Cécilia/5/7
an III (1794) (3, p. 99-100).
CHAPITRE VII.
Habitation d’un Avare.
Monsieur Briggs se trouva chez lui. Cécile lui communiqua, sans préambule et en peu de mots, les raisons qui l’engageaient à desirer de quitter M. Harrel et ajouta que, s’il lui était possible de la loger, elle serait charmée de résider avec lui jusqu’à sa majorité. Oui, oui, s’écria-t-il, je suis très-content, je vous recevrai de tout mon cœur. M. Harrel, sûrement, a bien fait ses affaires avec vous.
Cécile commença, en voyant la chambre qu’il lui destinait, et le délabrement des meubles qu’elle renfermait, à se repentir de lui avoir fait connaître le sujet de sa visite ; car elle vit qu’il lui serait absolument impossible de s’accoutumer jamais à une telle habitation. Elle aurait seulement souhaité que M. Monckton eût été présent, pour juger par lui-même combien son projet était peu praticable. Tout ce qu’il lui restait actuellement à faire, était donc de rétracter ce qu’elle avait avancé ; et de se retirer de chez M. Briggs.
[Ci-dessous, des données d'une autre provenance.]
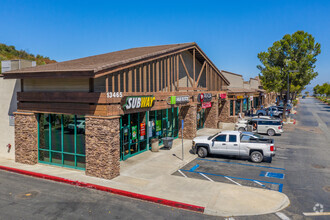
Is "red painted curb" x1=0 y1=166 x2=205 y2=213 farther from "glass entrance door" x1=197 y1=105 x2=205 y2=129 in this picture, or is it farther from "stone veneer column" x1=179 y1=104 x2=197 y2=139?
"glass entrance door" x1=197 y1=105 x2=205 y2=129

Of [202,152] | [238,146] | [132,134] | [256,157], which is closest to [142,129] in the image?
[132,134]

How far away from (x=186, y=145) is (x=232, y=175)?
7.64m

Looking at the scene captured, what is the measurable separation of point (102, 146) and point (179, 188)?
4420 mm

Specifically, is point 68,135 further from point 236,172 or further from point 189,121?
point 189,121

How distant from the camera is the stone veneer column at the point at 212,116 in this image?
103ft

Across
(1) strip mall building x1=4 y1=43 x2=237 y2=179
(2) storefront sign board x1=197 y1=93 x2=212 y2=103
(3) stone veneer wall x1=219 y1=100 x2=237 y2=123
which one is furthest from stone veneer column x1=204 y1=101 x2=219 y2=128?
(1) strip mall building x1=4 y1=43 x2=237 y2=179

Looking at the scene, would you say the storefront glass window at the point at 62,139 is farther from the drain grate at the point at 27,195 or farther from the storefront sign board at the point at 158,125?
the storefront sign board at the point at 158,125

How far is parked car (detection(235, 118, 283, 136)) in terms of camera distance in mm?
26342

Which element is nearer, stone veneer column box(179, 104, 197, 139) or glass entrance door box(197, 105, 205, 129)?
stone veneer column box(179, 104, 197, 139)

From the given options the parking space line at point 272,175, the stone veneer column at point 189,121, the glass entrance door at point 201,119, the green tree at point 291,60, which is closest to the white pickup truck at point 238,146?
the parking space line at point 272,175

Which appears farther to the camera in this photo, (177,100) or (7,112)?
(177,100)

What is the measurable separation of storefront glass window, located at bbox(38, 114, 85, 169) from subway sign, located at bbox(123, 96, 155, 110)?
2.67 m

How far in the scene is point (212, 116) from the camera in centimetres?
3162

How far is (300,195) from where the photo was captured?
11156mm
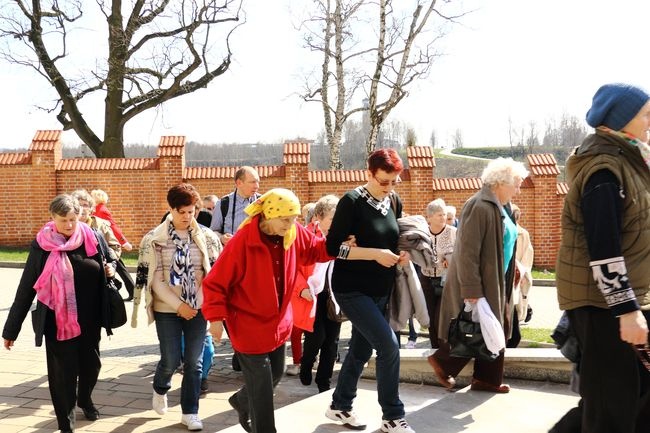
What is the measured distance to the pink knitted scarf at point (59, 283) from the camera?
5.52 metres

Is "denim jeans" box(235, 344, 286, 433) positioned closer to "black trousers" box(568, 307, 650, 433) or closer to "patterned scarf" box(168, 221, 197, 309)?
"patterned scarf" box(168, 221, 197, 309)

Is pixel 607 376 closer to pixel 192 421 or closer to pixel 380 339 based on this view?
pixel 380 339

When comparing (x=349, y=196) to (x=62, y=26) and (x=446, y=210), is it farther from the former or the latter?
(x=62, y=26)

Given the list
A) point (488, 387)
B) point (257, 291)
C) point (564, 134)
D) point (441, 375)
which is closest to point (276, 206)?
point (257, 291)

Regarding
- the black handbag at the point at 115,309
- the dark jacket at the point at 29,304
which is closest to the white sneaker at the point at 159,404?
the black handbag at the point at 115,309

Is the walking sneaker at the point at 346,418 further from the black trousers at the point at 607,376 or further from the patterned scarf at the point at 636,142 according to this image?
the patterned scarf at the point at 636,142

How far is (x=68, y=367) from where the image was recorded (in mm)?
5633

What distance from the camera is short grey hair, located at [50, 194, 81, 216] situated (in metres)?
5.58

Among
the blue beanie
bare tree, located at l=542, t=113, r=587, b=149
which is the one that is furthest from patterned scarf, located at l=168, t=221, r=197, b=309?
bare tree, located at l=542, t=113, r=587, b=149

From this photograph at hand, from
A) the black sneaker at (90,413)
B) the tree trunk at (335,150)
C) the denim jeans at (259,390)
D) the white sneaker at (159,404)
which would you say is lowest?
the black sneaker at (90,413)

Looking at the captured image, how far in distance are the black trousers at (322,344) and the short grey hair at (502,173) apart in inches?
83.6

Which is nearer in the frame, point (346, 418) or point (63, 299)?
point (346, 418)

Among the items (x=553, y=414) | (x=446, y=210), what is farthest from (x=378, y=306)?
(x=446, y=210)

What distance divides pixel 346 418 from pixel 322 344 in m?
1.84
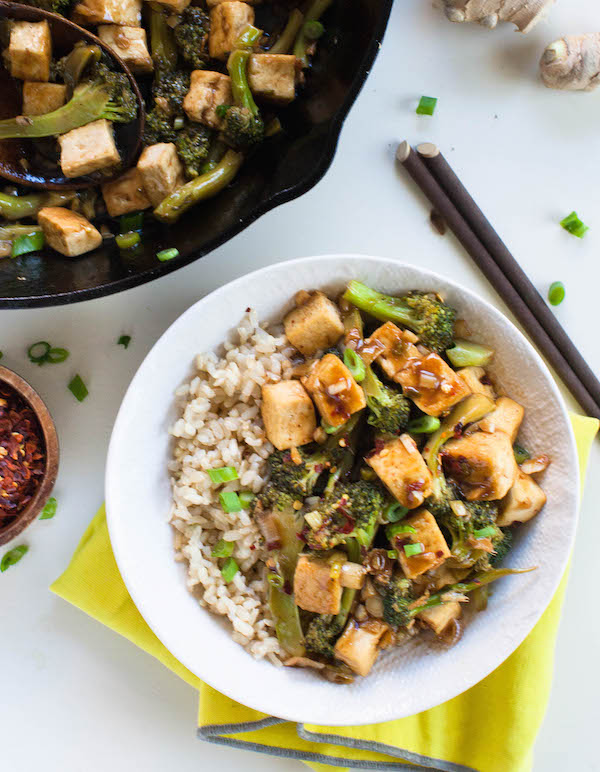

Elle était fâchée cependant de ce que le seul de ses tuteurs chez lequel il lui convenait d’habiter, eut trouvé moyen, par sa bassesse, son avarice et sa grossièreté, de rendre les richesses méprisables, l’opulence inutile, et l’économie odieuse ; et que le choix de son oncle fût ainsi malheureusement tombé sur l’avare le plus vil et le plus abject, dans une ville sur-tout où l’abondance, l’hospitalité et la splendeur régnaient, et dont les principaux habitants, long-temps renommés pour leur opulence et leur probité, se distinguaient alors par leur magnificence et leur libéralité.